→ Instructions for the task
Which lines in the records below hold the word "used"? Copy each of them.

→ Stored data entries
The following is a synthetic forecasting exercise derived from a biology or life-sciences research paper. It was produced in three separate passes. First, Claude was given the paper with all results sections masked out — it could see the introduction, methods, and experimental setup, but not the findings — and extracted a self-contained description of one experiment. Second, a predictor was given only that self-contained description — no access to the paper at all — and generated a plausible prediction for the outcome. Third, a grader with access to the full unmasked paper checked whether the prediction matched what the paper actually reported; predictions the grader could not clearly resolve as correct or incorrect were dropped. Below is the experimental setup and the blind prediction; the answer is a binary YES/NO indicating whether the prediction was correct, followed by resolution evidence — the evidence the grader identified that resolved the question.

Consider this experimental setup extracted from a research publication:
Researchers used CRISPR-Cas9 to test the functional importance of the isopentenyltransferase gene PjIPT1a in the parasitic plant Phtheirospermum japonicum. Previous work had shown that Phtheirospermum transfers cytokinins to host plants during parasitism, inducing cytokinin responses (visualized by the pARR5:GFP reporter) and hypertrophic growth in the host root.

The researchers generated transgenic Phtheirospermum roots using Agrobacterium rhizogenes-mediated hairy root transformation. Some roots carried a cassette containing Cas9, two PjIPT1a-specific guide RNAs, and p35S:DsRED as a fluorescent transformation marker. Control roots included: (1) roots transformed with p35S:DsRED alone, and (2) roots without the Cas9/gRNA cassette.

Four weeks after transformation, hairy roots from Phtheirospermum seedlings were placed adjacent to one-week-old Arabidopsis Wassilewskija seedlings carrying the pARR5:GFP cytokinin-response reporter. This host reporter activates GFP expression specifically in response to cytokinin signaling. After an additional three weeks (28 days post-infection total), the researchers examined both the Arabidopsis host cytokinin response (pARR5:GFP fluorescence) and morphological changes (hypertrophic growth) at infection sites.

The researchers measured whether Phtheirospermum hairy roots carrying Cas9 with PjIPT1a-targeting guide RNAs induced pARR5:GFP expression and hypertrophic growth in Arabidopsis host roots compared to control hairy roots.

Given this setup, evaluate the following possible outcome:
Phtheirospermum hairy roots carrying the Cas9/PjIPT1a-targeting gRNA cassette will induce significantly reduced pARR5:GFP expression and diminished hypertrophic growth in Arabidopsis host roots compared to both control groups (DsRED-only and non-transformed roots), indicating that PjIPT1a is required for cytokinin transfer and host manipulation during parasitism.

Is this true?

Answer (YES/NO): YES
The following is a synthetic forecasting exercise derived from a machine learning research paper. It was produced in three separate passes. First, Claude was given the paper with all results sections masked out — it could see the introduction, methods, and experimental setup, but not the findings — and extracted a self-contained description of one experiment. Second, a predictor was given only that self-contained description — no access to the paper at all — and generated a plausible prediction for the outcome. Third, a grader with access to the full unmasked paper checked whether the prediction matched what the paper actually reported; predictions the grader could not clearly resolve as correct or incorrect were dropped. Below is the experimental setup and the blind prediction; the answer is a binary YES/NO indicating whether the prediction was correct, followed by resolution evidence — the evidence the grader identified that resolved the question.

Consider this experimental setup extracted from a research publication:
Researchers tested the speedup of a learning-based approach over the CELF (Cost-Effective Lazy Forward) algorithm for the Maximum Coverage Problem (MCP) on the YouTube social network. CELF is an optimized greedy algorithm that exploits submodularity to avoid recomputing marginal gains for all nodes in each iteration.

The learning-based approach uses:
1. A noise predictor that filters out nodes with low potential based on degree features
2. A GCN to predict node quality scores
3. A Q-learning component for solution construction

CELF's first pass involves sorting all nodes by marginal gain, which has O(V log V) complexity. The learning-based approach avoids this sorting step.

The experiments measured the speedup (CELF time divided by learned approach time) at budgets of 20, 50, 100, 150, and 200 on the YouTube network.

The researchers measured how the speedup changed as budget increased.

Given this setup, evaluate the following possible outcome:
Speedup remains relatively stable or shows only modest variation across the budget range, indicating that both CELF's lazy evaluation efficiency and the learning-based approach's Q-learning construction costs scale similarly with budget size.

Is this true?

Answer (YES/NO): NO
==
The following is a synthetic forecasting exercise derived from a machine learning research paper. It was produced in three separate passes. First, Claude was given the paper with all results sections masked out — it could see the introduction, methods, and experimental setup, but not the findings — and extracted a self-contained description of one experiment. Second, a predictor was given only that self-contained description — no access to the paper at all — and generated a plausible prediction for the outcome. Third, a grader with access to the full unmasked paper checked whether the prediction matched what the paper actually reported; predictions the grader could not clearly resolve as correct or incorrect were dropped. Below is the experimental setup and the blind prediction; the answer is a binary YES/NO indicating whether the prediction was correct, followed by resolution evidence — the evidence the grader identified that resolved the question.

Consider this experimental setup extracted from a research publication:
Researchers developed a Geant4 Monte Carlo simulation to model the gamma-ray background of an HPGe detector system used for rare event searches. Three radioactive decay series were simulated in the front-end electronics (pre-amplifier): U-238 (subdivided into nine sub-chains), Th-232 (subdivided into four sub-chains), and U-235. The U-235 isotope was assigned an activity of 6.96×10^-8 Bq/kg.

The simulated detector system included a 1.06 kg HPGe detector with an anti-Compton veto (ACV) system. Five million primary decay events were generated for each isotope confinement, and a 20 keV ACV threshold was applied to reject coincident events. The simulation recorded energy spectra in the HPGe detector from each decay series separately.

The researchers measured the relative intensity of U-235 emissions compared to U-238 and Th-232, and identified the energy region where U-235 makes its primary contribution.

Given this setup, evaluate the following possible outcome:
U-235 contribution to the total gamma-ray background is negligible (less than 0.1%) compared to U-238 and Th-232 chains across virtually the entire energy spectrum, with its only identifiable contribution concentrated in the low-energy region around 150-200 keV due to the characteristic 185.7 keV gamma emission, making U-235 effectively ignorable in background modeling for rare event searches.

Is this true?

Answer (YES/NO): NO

→ Exercise solution
Researchers used CRISPR-Cas9 to test the functional importance of the isopentenyltransferase gene PjIPT1a in the parasitic plant Phtheirospermum japonicum. Previous work had shown that Phtheirospermum transfers cytokinins to host plants during parasitism, inducing cytokinin responses (visualized by the pARR5:GFP reporter) and hypertrophic growth in the host root.
Researchers developed a Geant4 Monte Carlo simulation to model the gamma-ray background of an HPGe detector system used for rare event searches. Three radioactive decay series were simulated in the front-end electronics (pre-amplifier): U-238 (subdivided into nine sub-chains), Th-232 (subdivided into four sub-chains), and U-235. The U-235 isotope was assigned an activity of 6.96×10^-8 Bq/kg.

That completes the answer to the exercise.